[WORK INSTRUCTION]
Return each line of the data below verbatim; pictures are to be left out.

[Stored data]
::::::
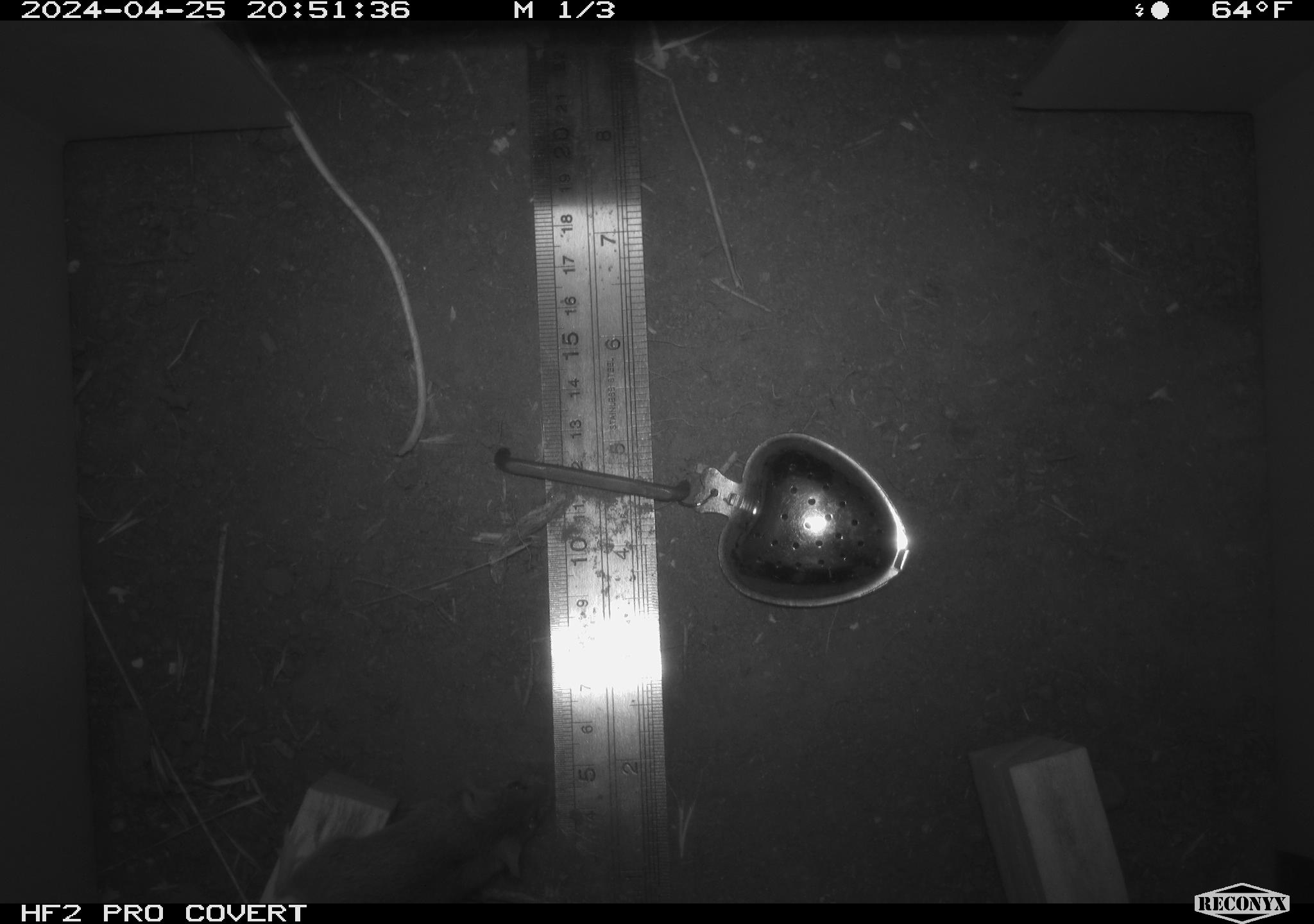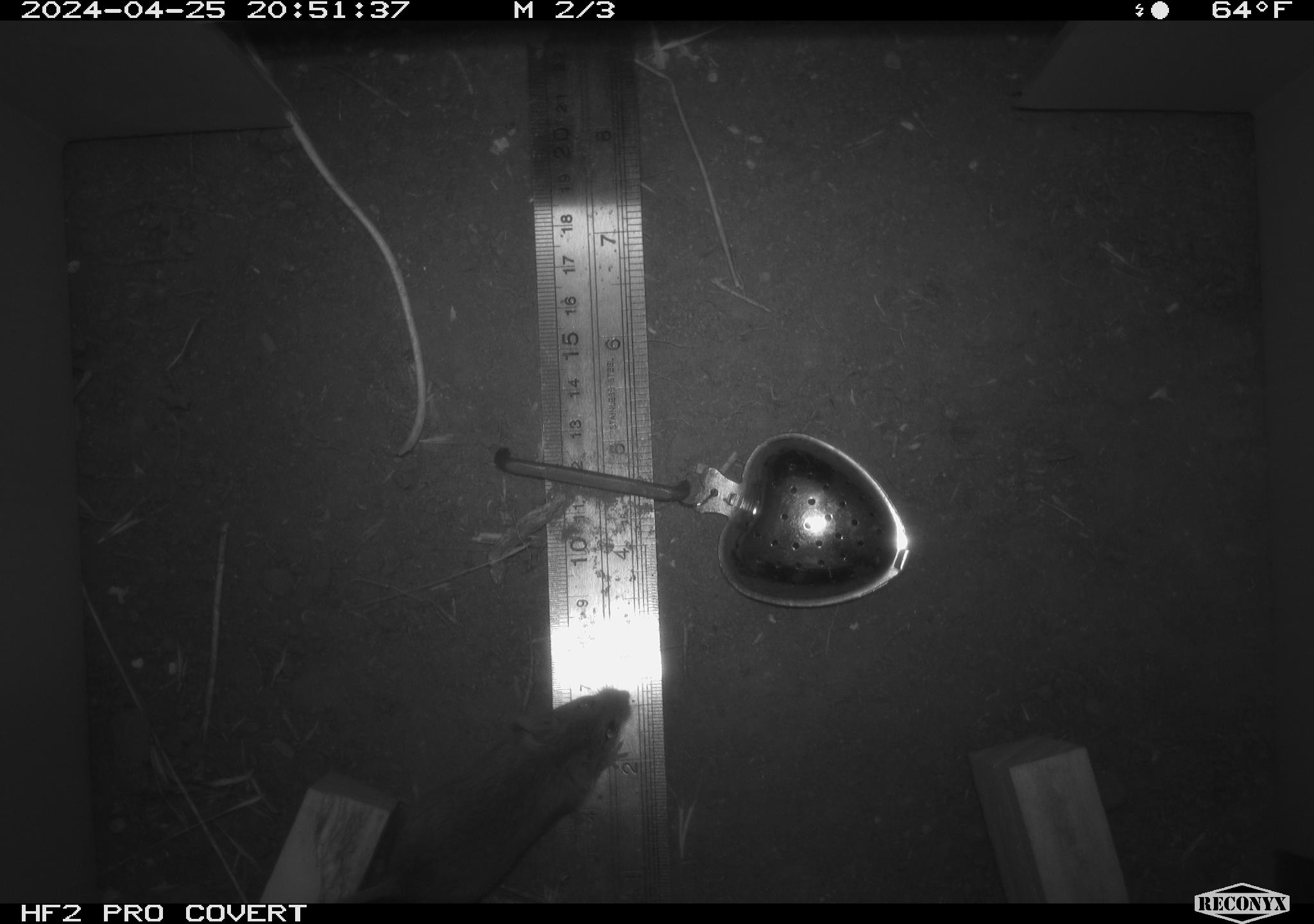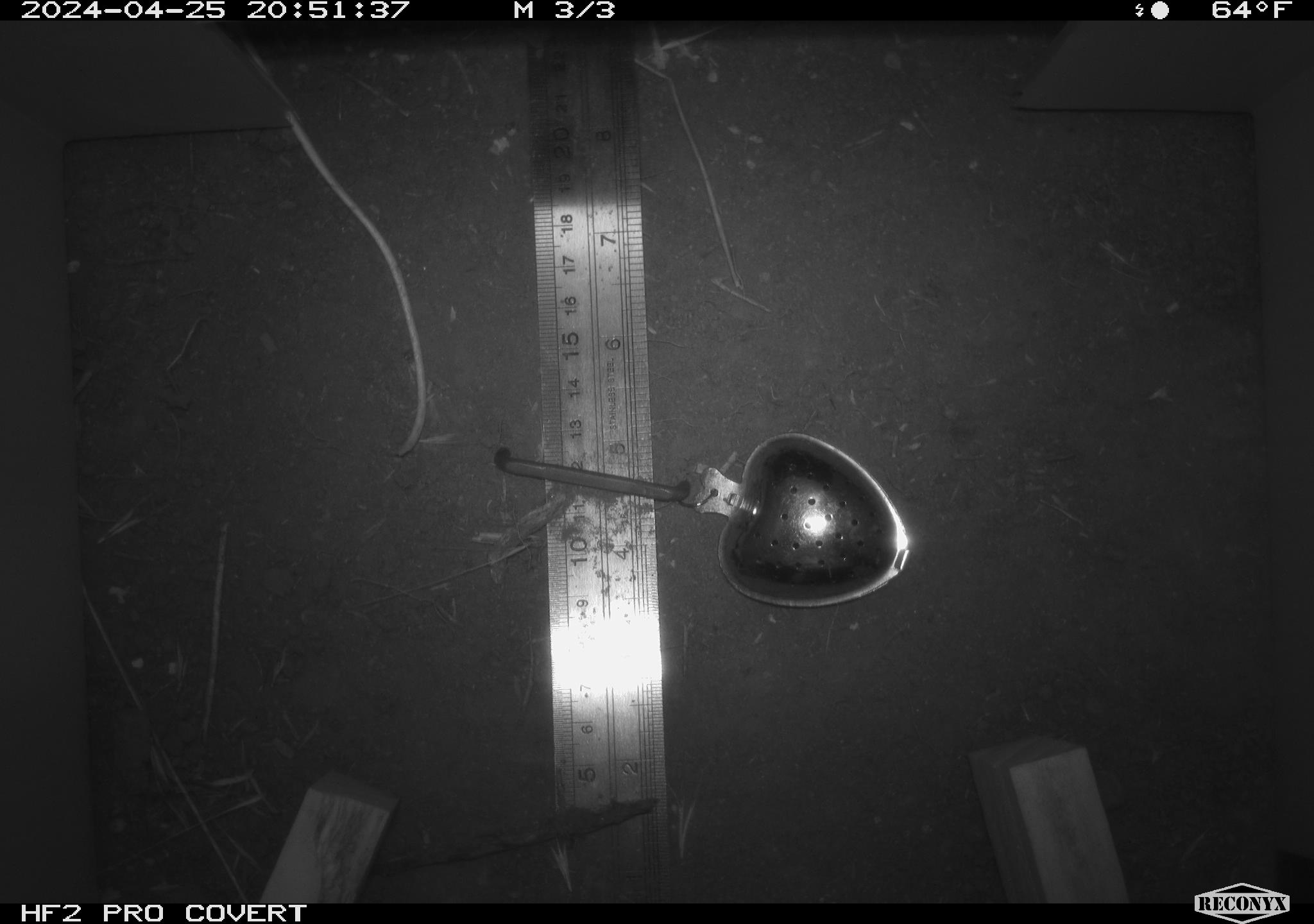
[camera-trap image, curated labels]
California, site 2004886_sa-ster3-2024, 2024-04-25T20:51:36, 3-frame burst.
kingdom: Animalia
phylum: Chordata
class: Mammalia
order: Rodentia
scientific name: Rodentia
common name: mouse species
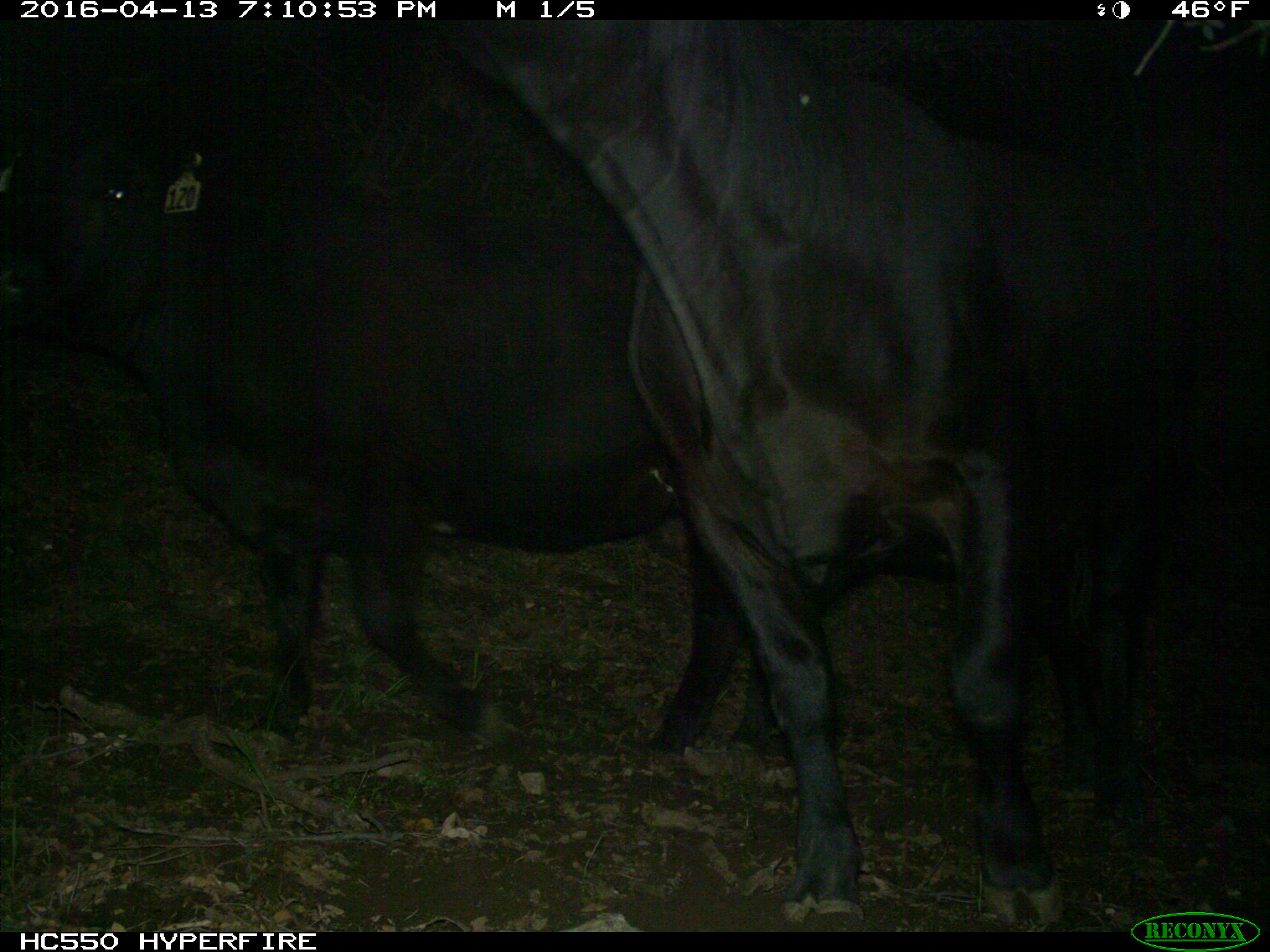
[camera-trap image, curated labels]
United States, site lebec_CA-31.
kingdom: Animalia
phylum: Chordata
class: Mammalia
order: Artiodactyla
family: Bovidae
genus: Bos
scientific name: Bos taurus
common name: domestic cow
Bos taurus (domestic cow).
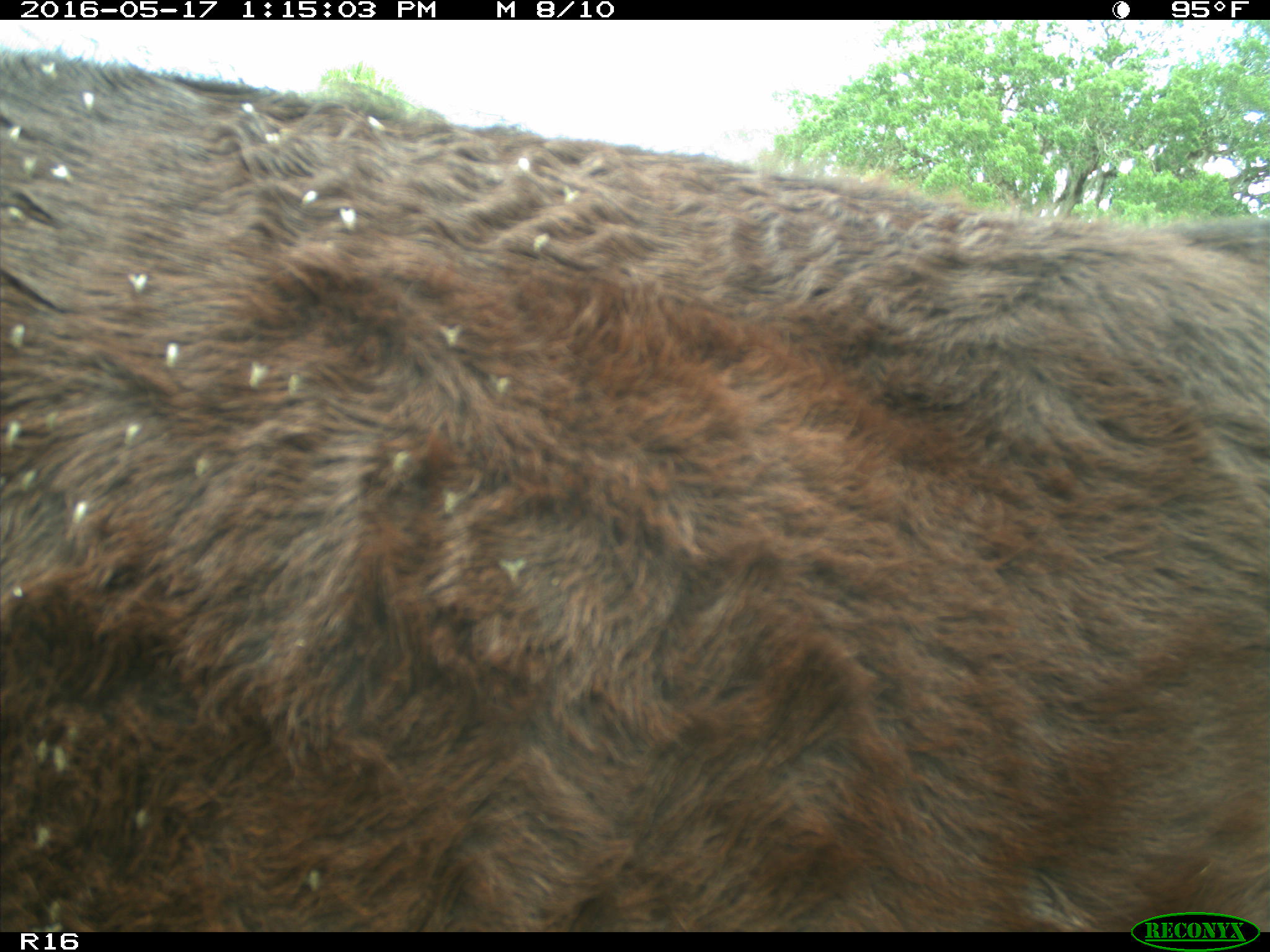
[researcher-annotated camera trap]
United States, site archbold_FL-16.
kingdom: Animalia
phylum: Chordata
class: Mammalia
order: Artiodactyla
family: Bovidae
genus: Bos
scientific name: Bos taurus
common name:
::::::
[COMPLETED TASK]
[camera-trap image, curated labels]
California, site 2004886_sa-ster3-2024, 2024-04-25T20:51:36, 3-frame burst.
kingdom: Animalia
phylum: Chordata
class: Mammalia
order: Rodentia
scientific name: Rodentia
common name: mouse species
[camera-trap image, curated labels]
United States, site lebec_CA-31.
kingdom: Animalia
phylum: Chordata
class: Mammalia
order: Artiodactyla
family: Bovidae
genus: Bos
scientific name: Bos taurus
common name: domestic cow
Bos taurus (domestic cow).
[researcher-annotated camera trap]
United States, site archbold_FL-16.
kingdom: Animalia
phylum: Chordata
class: Mammalia
order: Artiodactyla
family: Bovidae
genus: Bos
scientific name: Bos taurus
common name:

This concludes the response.